I had been feeling mentally untethered recently partly due to a sinus infection that made me feel disconnected from my surroundings and also because of my emotional state in proximity to Christmas. My walk made a huge difference- stretching my legs, heart pumping, fresh oxygen coursing my brain.
But there was more to it than the base somatic experience. It is empirically true that to experience movement and visual pleasure is rewarding, of course, but there was an immersiveness in my environment today that seemed to enable a connection between the ground and myself- an earthing. It helped exclude negative thoughts crowding my mind. It linked me with a sense of immediacy to the ground, to the trees, to the biting wind and the sub-zero air temperatures and by association brought me away from thoughts that were troubling me, that were encouraging me to drift and float away. I was, quite literally, grounded.

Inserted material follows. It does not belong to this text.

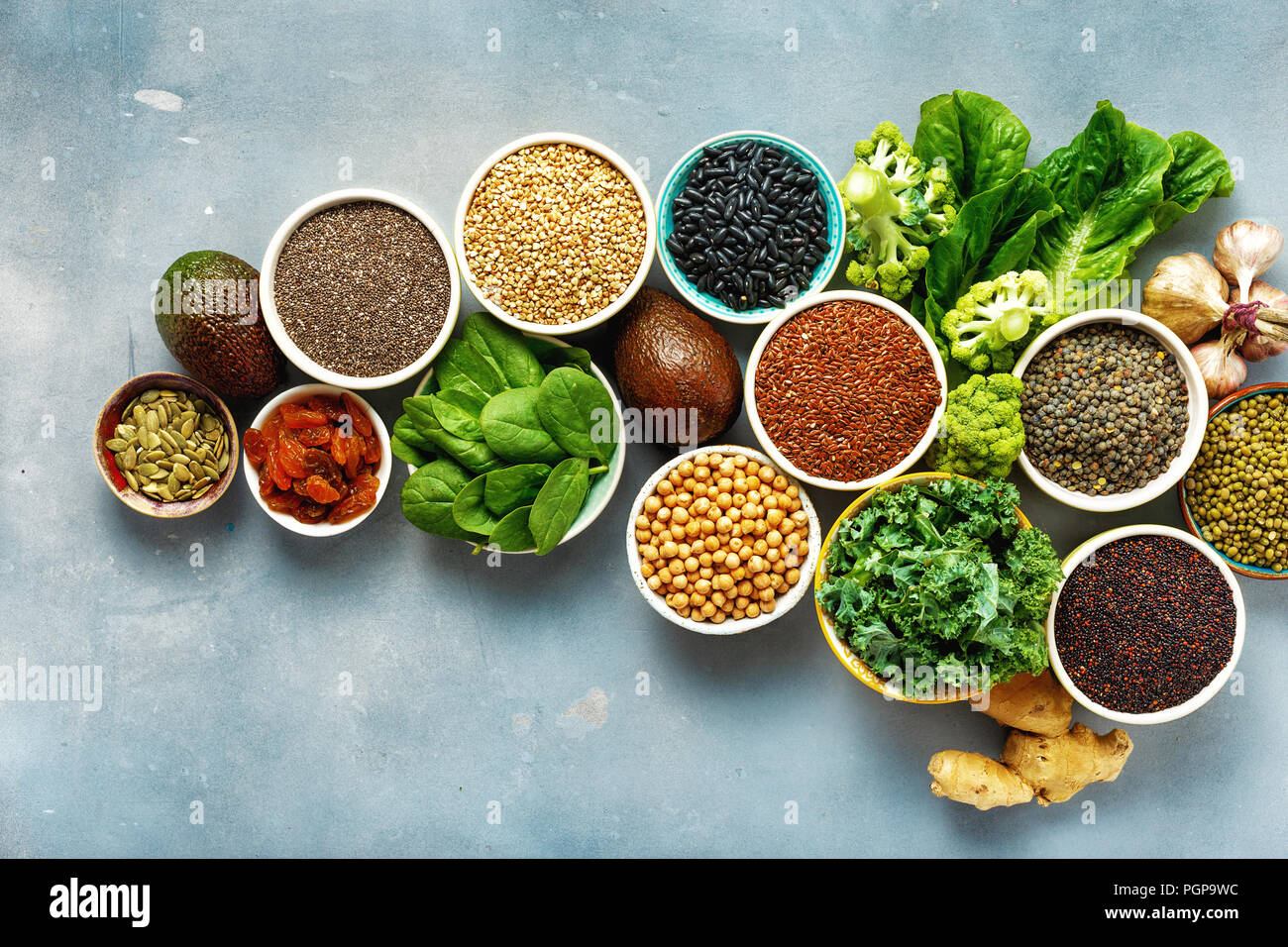 Vegetarian healthy food concept. Set raw seeds, cereals, beans, superfoods and green vegetables on blue stone background top view flat lay - Stock Image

I perform the same action- deliberate consideration of my environment- for the same purpose when I wake from a nightmare. To open my eyes fully, to sit up, to reinforce where I am at this precise moment, rooting myself in the here and now. If I remind myself where and when I am I become disconnected from the grasp of the dream world. The same action for the same purpose is performed by a patient of mine who experiences flashbacks due to his Post Traumatic Stress Disorder- when he feels himself beginning to disconnect from his surroundings and his anxiety rise to a panic he eats the most sour, most strong and disgusting sweet he can buy (he has a particular dislike of lemons) and which he always has in his pocket for this exact reason. He is jolted into reality again and pulled away from his imaginary enemy because his sensory experience- the intense flavour- connects him to the present.
It is for this reason why going for a run in extreme weather can sometimes have such a rewarding effect and why sometimes I seek out the strongest wind, the heaviest rain on the darkest night, the tallest trees to run through. During those admittedly questionable endeavours I have little choice but to focus on the path directly in front of me- to not do this would be folly- and as a consequence I observe every detail, I cool with the wind flowing over my head and through my naked toes, I wince at the rain drops stabbing my cheeks, I hear the branches creek and the leaves rustle. I am not just in the run, I am within it.

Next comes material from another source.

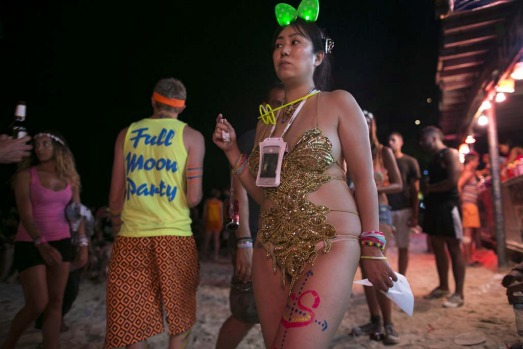 A Japanese woman dressed in costume attends the full moon party on the beach of Haad Rin.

It is a myth that humans can multi-task. We cannot perform more than one activity at a time that needs our attention (sometimes we can perform one that is automatic alongside, or in rapid succession to, one that is not automatic but this is not the same as multi-tasking). We are evolutionarily hardwired to focus but we rarely use this skill to its full potential. I would do well to recognise the importance of connecting to the present, to concentrate in that very particular way, and use that as a tool of adventure in my internal world and to define the border of what I am. Maybe I could explore thoughts I may not yet know how to think.
I can find ardent depth and profound connectedness from immersing myself in the present. The present wills me to take note of myself, to define the boundaries of my subjective experience and to recognise the relationship I have with my surroundings- the objective world. It reminds me who I am, who I could be and what I am capable of. Immersing myself in the present can provide me a victorious sense of enoughness.
And when I need to be tethered it saves me.